SOLID Energy has begun work to plug the ventilation shaft at the former Pike River mine in New Zealand where 29 miners lost their lives.
Solid starts plugging Pike River vent shaft Solid starts plugging Pike River vent shaft Solid starts plugging Pike River vent shaft Solid starts plugging Pike River vent shaft Solid starts plugging Pike River vent shaft

Solid Energy crew preparing to concrete Pike River mine vent shaft.

Lou Caruana

The mine team and contractors have placed a high-strength expanding resin into the shaft and have begun topping that with a layer of concrete.

Once the concrete has set, the remaining area will be filled with an expanding foam material that will be topped off with a final layer of concrete.

Members of the Solid Energy crew positioned themselves on the vent shaft platform and received the first helicopter-lifted load of concrete about 2.45pm yesterday.

Project director Mark Pizey said he was hopeful this first phase of the project would be completed by Christmas.

The shaft sealing is needed to fully stabilise the environment in the mine.

The bottom 40-50m of the shaft – originally about 100m deep – is filled with rock from an earlier collapse.

The remaining area which is being filled in this phase of the project is approximately 700 cubic metres in volume.

At the same time, planning is underway for the project’s next phase – drilling additional boreholes into the main tunnel.

In early September the New Zealand government announced it had approved conditional funding of a staged plan to re-enter and explore the main entry tunnel at the former Pike River mine up to a rockfall approximately 2.3 km in from the mine portal.

The work is being carried out by Solid Energy, which bought the assets of the former Pike River Coal business in July 2012 and undertook to do its best to develop a safe plan to explore the main tunnel.

The tunnel re-entry and exploration project is subject to ongoing assessment of the safety and technical feasibility as each stage is undertaken.

It does not include entry into the actual mine workings.
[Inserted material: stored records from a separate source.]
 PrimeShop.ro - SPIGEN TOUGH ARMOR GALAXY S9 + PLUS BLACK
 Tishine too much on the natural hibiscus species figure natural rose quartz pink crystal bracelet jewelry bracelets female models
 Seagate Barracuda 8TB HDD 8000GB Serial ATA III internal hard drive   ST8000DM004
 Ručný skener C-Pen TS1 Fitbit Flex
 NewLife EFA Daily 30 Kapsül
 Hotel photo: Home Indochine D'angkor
Solid Energy believes it is not possible to safely carry out a standalone re-entry of the abandoned workings, except perhaps as part of a wider commercial mining operation.
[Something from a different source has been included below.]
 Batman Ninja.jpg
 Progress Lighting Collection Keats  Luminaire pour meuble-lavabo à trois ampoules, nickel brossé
The conceptual project plans for the tunnel re-entry were developed by a group of mining experts, including Solid Energy staff, independent mining consultants and the New Zealand Mines Rescue Service, with oversight from the Ministry of Business, Innovation and Employment's High Hazards Unit.

An independent panel of experts with experience in mine recovery and work of this complexity and risk formally assessed the plans, according to Solid Energy.

Progressive approvals by the Solid Energy board and ongoing monitoring are required for all stages of the project.